The Haven Selves Model (BAAAAA)

 

Following up on the Carl Rogers passage below (Acceptance and Change), here is The Haven's Selves Model, which develops some of the ideas Rogers discusses. BAAAAA is an acronym for a process of self-compassion described in the model. All The Haven models can be downloaded in our Ideas in Action booklet.

The Haven Selves Model offers a way of understanding ourselves and an opportunity to live our lives with more awareness and choice. It traces an individual’s development from an original Authentic Self towards an Ideal Self, derived at first from external sources such as family and society, and then internalized. As people consistently fail to match up to their internalized Ideal, and are confronted instead with the reality of their Actual Self, they fall into a cycle of self-hate which has a wide range of consequences for the health and well being of the person. The Haven model offers another option, which we call the cycle of self-compassion.
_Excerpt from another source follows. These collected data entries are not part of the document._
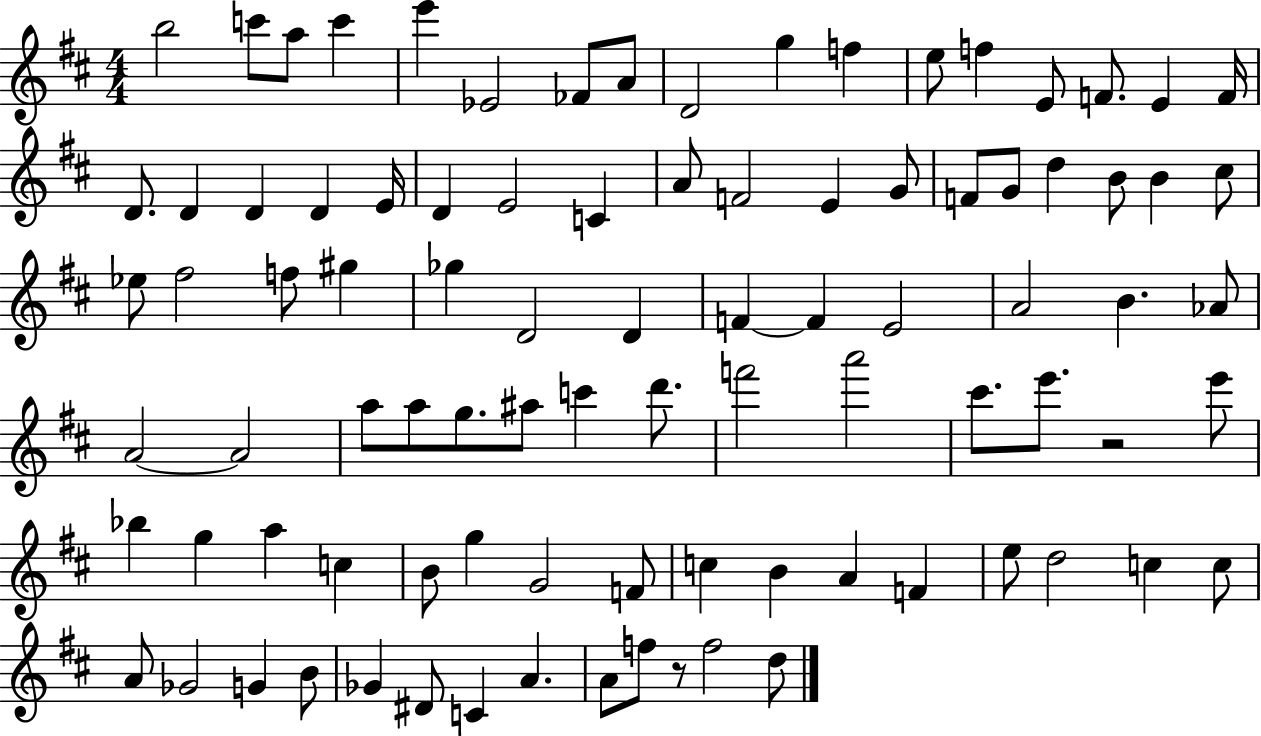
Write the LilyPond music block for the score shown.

{
  \clef treble
  \numericTimeSignature
  \time 4/4
  \key d \major
  b''2 c'''8 a''8 c'''4 | e'''4 ees'2 fes'8 a'8 | d'2 g''4 f''4 | e''8 f''4 e'8 f'8. e'4 f'16 | \break d'8. d'4 d'4 d'4 e'16 | d'4 e'2 c'4 | a'8 f'2 e'4 g'8 | f'8 g'8 d''4 b'8 b'4 cis''8 | \break ees''8 fis''2 f''8 gis''4 | ges''4 d'2 d'4 | f'4~~ f'4 e'2 | a'2 b'4. aes'8 | \break a'2~~ a'2 | a''8 a''8 g''8. ais''8 c'''4 d'''8. | f'''2 a'''2 | cis'''8. e'''8. r2 e'''8 | \break bes''4 g''4 a''4 c''4 | b'8 g''4 g'2 f'8 | c''4 b'4 a'4 f'4 | e''8 d''2 c''4 c''8 | \break a'8 ges'2 g'4 b'8 | ges'4 dis'8 c'4 a'4. | a'8 f''8 r8 f''2 d''8 | \bar "|."
}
The Selves model begins with the assumption that every person is born as an Authentic Self, with a basic nature that is unique to each individual. This ‘essence’ contains the entire potential of what the person might in time become. As children grow, they gradually become aware of their parents’ expectations of them. Through daily experience they create for themselves an image of how they must be in order to please those upon whom they are dependent for their survival. This developing image is the kernel of a child’s Ideal Self. Though its source is originally external, it is soon internalized and incorporated into a self-regulating system of behaviour in the maturing person. This system is further strengthened as the person encounters other sources of authority, at school and more widely in society. Frequently, the demands of the Ideal Self are in opposition to the desires of the Authentic Self, and most often the Authentic Self is surrendered in some form of compromise. This reality is a person’s Actual Self.

This process is a normal and necessary part of growing up and being part of society. Each person must live as all three Selves, attempting to satisfy them all in order to maintain some emotional balance and ease. Sadly however, as we strive but consistently fail to match up to the perfect requirements of the Ideal Self, while at the same time progressively abandoning our Authentic Self, we react with self-hate. We may achieve a great deal in the process of doing and striving, but there is a price to pay. In order to carry on working against our deepest natures, we become numb or frozen. In particular we constrain our breathing in an attempt to still our feelings. In so doing we deny ourselves the full pleasure of being alive. As we lose touch with our feelings, our bodies begin to manifest symptoms. The consequences of self-hate include physical illness, addictions, depression, and a sense of isolation.

It is possible to choose another option, the cycle of self-compassion. There are tools available to help us on this path. The first step is to breathe; by doing this we can begin to ‘unfreeze’ and experience again our own aliveness. We can then become increasingly aware of our patterns of striving towards our Ideal, of our Actual Self, and of the desires of our Authentic Self. In acknowledging this, to others as well as ourselves, we begin to accept our selves; and we can take action to further the cycle of self-compassion. As we continue, we progressively develop a fifth ‘a’, appreciation of ourselves. Thus we have an acronym for this cycle of self-compassion: BAAAAA – Breath, Awareness, Acknowledgment, Acceptance, Action, Appreciation.

Many people who come to The Haven know the cycle of self-hate very well, and are all too aware of both the emotional and physical symptoms that can result from it. For many, the realization that there is a powerful alternative to this marks a turning point in their lives. Awareness gives us the opportunity increasingly to respond to the events and circumstances of our lives with self-compassion, curiosity and humour, rather than simply reacting with self-hate. There is enormous potential in this for growth and increased wellbeing. The challenge is to acknowledge and honour each aspect of ourselves and to move through our lives with choice and responsibility.